Regulatory NewsRegulatory News
| 17 November 2021 | By Joanne S. Eglovitch 

The pharmaceutical industry and other trading partners told the US Food and Drug Administration (FDA) to endorse the use of Electronic Product Code Information Services (EPCIS) for tracing products through the supply chain by finalizing its guidance on standards for the interoperable exchange of product information.
Doing so would help improve industry’s uptake of exchanging product data well ahead of the November 2023 deadline when these systems go live, say trading partners weighing in on the implementation of Drug Supply Chain Security Act (DSCSA) at a 16 November public meeting on DSCSA held by FDA.
Anita Ducca, senior vice president of regulatory affairs with the Healthcare Distribution Alliance (HDA), told FDA that without this endorsement, some manufacturers are “deciding to wait to commit to EPCIS, which is critical for both data exchange and tracing.”
The law mandates that by November 2023, prescription drug products must be electronically tracked though the supply chain to ward off counterfeiting. In November 2014, FDA issued draft guidance on standards for this interoperable exchange of information. It is yet to be finalized.
The draft guidance recommends the use of EPCIS, which is a global GS-1 standard for creating and sharing transaction data about the movement of products though the supply chain. Manufacturers can also use other methods, such as paper of electronic versions of invoices; or electronic data interchange (EDI) standards, such as 856 Advance Ship Notice (ASN). GS-1 is a neutral, non-profit global organization that develops and maintains global supply chain standards. DSCSA is silent on which type of data system to use for tracking products.
Lack of endorsement hurting implementation
Maryann Nelson, regulatory manager with Cardinal Health, a large drug distributor in the US, discussed the company’s efforts at onboarding manufacturers to test such data exchanges using the EPICS system. She said these onboarding efforts are “not new, we have been building capabilities for this for over five years now.”
She said that it is important for manufacturers to onboard early to test these systems to allow any glitches to be ironed out before systems go live. It takes about four to six weeks to onboard trading partners.

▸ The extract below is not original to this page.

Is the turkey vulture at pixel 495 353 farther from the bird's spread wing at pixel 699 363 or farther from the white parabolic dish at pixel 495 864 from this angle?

“As we saw in 2015 when manufacturers started to send DSCSA transaction data to wholesale distributors via the ASN 856, establishing connections between trading partners requires significant time, effort, and resources,” said Nelson. “To that end, Cardinal Health has asked manufacturers to send us aggregated serialized data one year in advance of the deadline beginning in November 2022. We made this request because it is important to allow adequate time for set up, testing, stabilization, and evaluating data quality.”
Still, Nelson said that Cardinal’s efforts at onboarding manufacturers have fallen short. The company works with 500 trading partners, yet only 42, or 8%, are sending serialized EPCIS data to Cardinal.

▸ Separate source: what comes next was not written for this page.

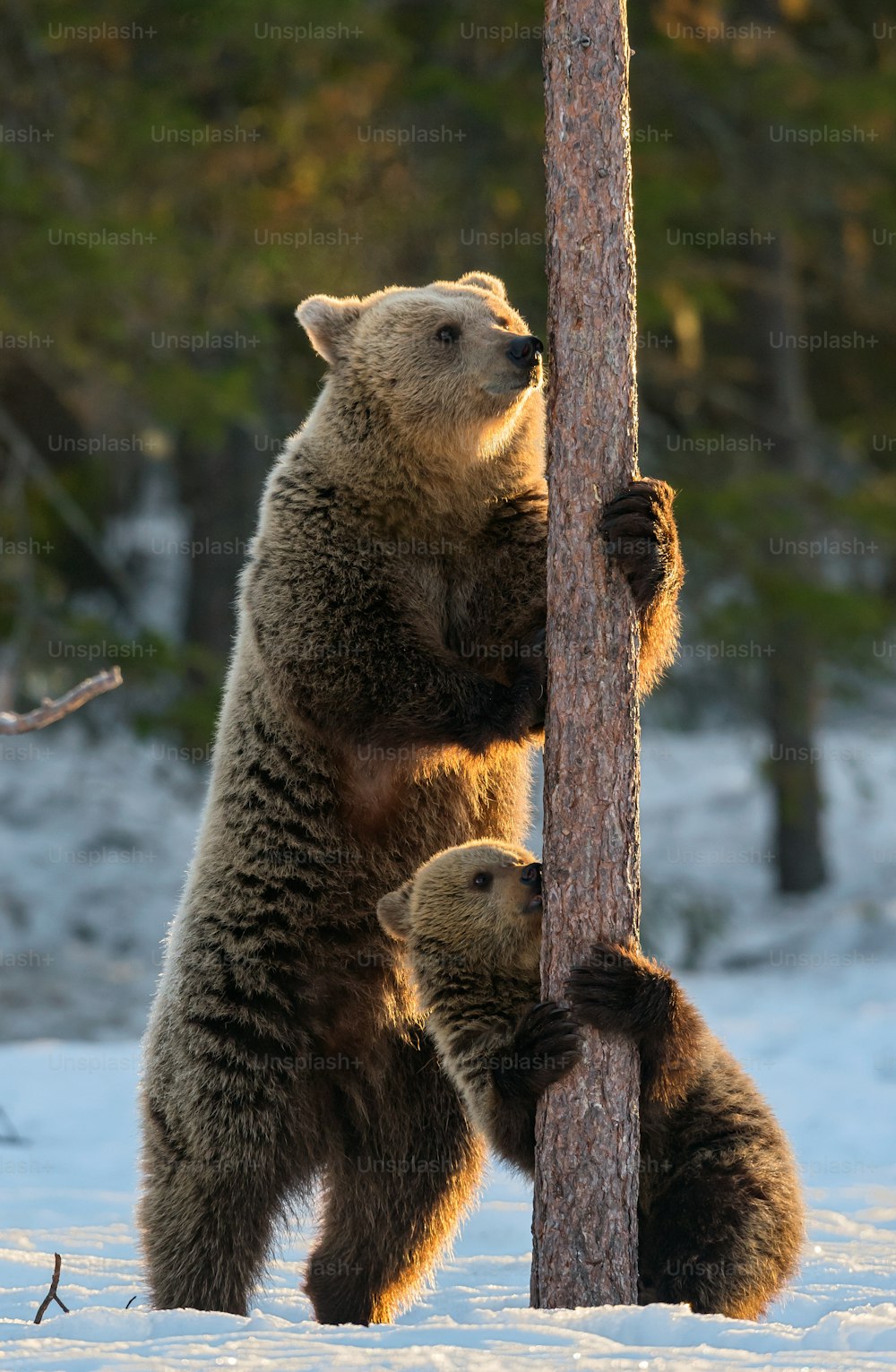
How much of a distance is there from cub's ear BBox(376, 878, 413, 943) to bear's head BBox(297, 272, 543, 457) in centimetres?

Nelson surmised that FDA’s delay in issuing a final guidance may be prompting the slow uptake as manufacturers may be reluctant to adopt a system which has only been recommended in a draft guidance. “We believe FDA’s support of EPCIS as a valid format for serialized data exchange would help improve the adoption rate.”
Join the bandwagon
Scott Mooney, vice-president of distribution with McKesson, a distributor, concurred with Nelson. He said that McKesson started building their system five years ago based on using EPCIS to exchange transaction information (TI) and transactions statements (TS) with manufacturers and to respond to tracing requests.
Mooney said that “we have heard a lot of people discuss the need for EPCIS standards to be able to communicate the TI and TS. We want to join that bandwagon. To prepare for 2023, we ask that FDA endorse that decision, that EPCIS will carry the minimum requirements of DCSCA in an international manner.”

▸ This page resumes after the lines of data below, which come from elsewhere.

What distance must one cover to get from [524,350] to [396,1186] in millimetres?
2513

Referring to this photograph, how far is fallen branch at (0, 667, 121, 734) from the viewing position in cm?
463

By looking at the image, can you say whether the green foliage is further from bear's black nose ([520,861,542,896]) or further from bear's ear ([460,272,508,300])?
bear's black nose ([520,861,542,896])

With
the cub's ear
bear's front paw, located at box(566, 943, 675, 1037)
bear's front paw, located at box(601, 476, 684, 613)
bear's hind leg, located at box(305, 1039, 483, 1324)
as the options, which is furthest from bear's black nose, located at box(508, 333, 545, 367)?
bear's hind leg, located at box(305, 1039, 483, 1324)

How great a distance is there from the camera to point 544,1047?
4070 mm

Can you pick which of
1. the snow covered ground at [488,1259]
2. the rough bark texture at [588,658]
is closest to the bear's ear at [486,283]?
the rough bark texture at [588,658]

Mark Hendrickson, of Leavitt Partners, an advisory body to the Pharmaceutical Distribution Security Alliance (PDSA), agreed. He said that FDA should “recognize the GS-1 suite of standards” for data exchange.
Dave Mason with Novartis, supply chain compliance and serialization lead, weighed in as well, noting that “GS-1 is very important to us.” Mason said if FDA finalizes a guidance which is different than the draft version, this “will jeopardize the 2021 implementation.”
Ducca concurred that “FDA’s support to the supply chain’s direction would provide the ‘go ahead’ that some trading partners are waiting for.”